Nerves are essentially the wires that we see in our home. Our body sends electrical pulses as signals to work together and these signals will be passed on as the sense of pain, pressure and temperature.
Degree of injury
Nerve injuries are classified into six different degrees from the first to the sixth.
- First-degree nerve injuries are minor and will recover on their own after some time. There will not be any permanent muscle or sensory problems.
- Second-degree nerve injuries are also recoverable but as they are slightly more serious, the recovery time is longer.
- Third-degree injuries will only yield a partial recovery of nerve function.

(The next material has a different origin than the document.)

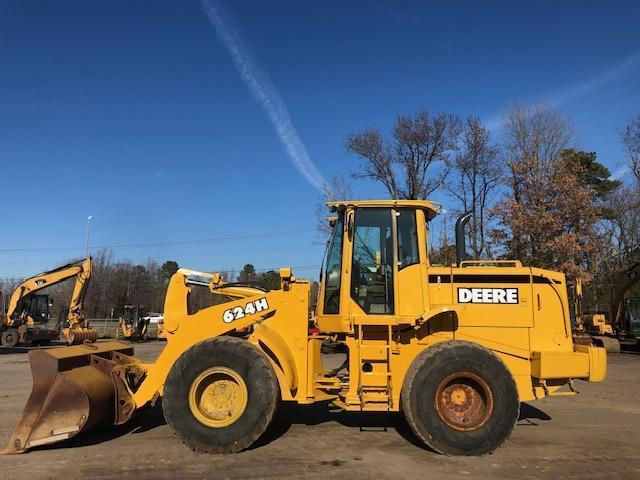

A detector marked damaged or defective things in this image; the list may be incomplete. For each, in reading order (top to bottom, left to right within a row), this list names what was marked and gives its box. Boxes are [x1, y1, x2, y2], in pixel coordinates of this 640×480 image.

rusty rear tire [162, 336, 278, 452]
rusty rear tire [404, 340, 520, 456]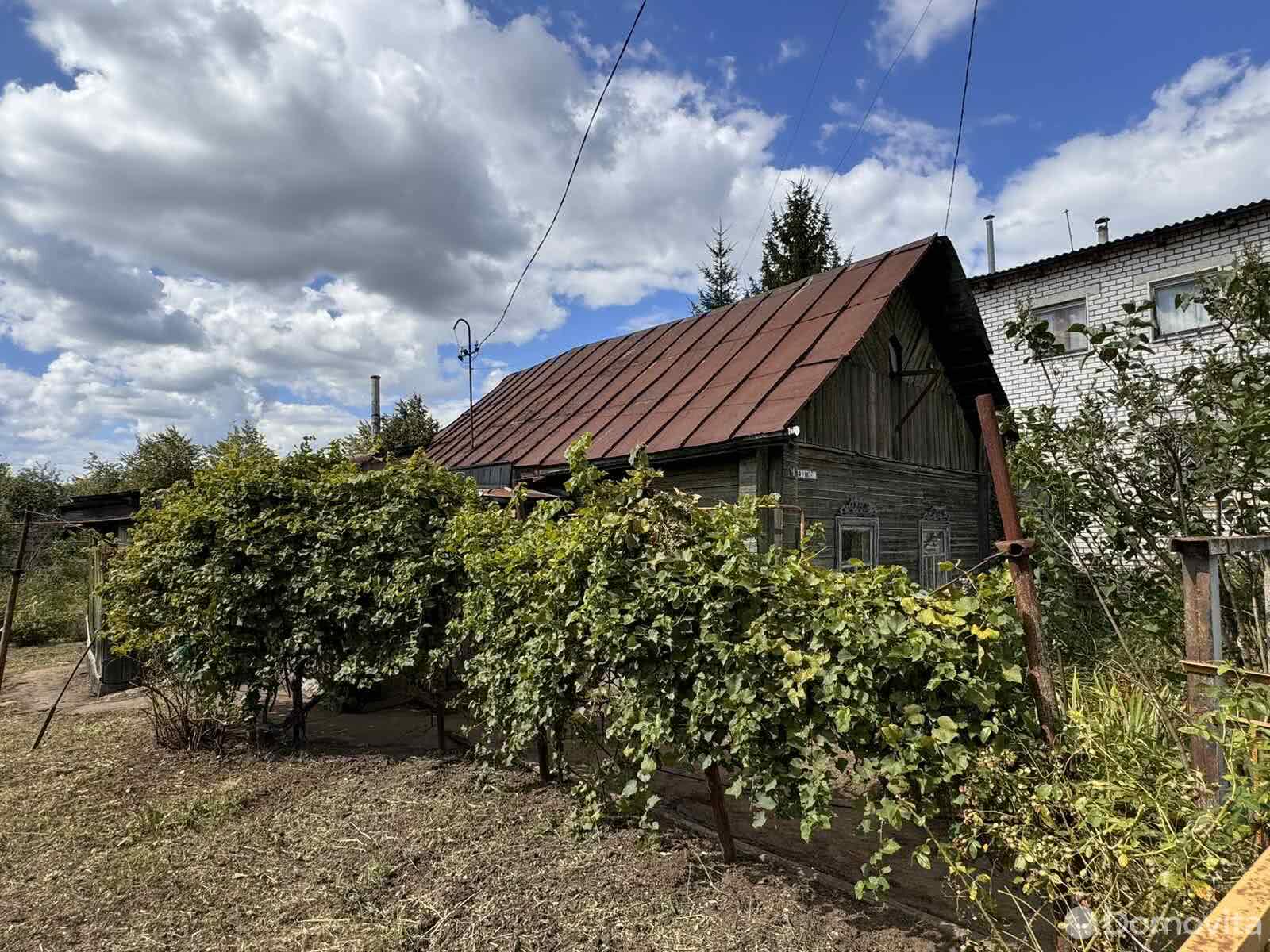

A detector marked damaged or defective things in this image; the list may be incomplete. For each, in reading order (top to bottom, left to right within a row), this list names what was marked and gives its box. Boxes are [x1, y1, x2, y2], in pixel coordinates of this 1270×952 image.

rusty metal roof [432, 235, 978, 473]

- From the fourth-degree onwards, recovery of nerve functions is impossible. This is due to the formation of dense scar tissues, which blocks any chances of recovery. There will also be separation of nerves and surgery will be required.
Causes of injuries
Pressure is one of the most common causes of nerve injury. When a large enough pressure is placed on the nerve, the nerve may break. Once it breaks, the connection between those parts of the body to the brain is lost and the ability to function is cut off. If the part of the nerve cut off does not involve the severing of the insulation layer, the nerve has the ability to heal on its own after some time. However, if both the nerve and the insulation are damaged, the nerve dies and results in the formation of neuroma.
As mentioned above, surgery only works when the insulating layer is still intact. The surgeon will sew both ends of the injured nerve together so that new nerve fibers can grow again and the function can be fully restored. It will take between three to four weeks for the nerves to start growing post surgery. Nerves grow at an extremely slow rate of 2cm per month. A nerve injury in the fingertips will require a year before the patient is able to regain his feeling.